Yesterday it rained all day and last night the rain fell in a deluge. It was the wettest day in the entire year. The wind blew so hard I could hear it howling. Gracie wouldn’t go out before bed. She took one look and backed away from the door. Smart dog!
I will try and empty my luggage today. I might even do a wash. I did exert myself and go shopping yesterday for animal and people food. We will all eat well for the next few days. I figure one of the best parts of a trip is not having to do anything but enjoy the travel. My room is cleaned. I eat at restaurants. My clothes get washed.

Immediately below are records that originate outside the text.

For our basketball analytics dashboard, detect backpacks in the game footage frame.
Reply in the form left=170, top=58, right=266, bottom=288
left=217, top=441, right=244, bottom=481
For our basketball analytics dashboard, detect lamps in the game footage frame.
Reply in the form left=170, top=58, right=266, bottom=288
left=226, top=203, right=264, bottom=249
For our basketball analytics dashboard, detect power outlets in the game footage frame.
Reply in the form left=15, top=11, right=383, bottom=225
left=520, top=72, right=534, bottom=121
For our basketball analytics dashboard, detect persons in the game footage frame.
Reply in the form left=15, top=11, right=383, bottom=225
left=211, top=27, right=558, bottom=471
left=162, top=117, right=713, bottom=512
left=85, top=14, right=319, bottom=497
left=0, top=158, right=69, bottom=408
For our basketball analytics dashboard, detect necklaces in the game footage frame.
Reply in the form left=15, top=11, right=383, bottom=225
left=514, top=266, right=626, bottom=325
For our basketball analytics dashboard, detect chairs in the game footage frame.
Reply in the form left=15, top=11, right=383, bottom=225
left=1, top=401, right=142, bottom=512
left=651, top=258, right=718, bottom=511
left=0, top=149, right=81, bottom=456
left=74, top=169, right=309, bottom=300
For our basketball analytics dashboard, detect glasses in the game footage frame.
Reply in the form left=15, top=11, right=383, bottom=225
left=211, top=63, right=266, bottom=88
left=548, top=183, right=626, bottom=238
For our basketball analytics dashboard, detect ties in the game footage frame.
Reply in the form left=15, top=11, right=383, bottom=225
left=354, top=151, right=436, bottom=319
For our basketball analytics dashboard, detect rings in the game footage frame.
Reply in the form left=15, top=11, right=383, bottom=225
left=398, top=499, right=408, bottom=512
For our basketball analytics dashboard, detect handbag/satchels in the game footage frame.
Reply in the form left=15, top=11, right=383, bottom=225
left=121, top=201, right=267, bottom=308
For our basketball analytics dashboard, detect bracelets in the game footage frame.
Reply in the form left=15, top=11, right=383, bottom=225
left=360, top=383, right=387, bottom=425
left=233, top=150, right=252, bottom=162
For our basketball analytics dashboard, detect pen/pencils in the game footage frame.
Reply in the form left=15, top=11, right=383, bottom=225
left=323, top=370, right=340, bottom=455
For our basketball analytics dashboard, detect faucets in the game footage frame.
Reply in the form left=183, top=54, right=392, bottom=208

In Ghana time is relative. The Ghanaians distinguish between African time and European time. If Grace, one of my former students, said she’d be at our hotel at 10. We figured if she was there by 11, she’d be early. I’m coming is a favorite Ghanaian comment. It just means that at some time the expected visitor will arrive. The only exception is at a red light. The time between the light turning green and the first horn is about a second or two.
I am glad for the cool days here at home. I spent my entire time in Ghana sweaty. Beads of sweat rolled down my cheeks, and the back of my head was always soaked. Needing a sweatshirt in the cold, early morning is a joy. I probably won’t think the same when the temperature drops to below freezing.
Ghana is not known for its coffee. It is always instant with either evaporated milk or milk powder. I am now on my third cup of real coffee. Maybe I won’t need a nap today.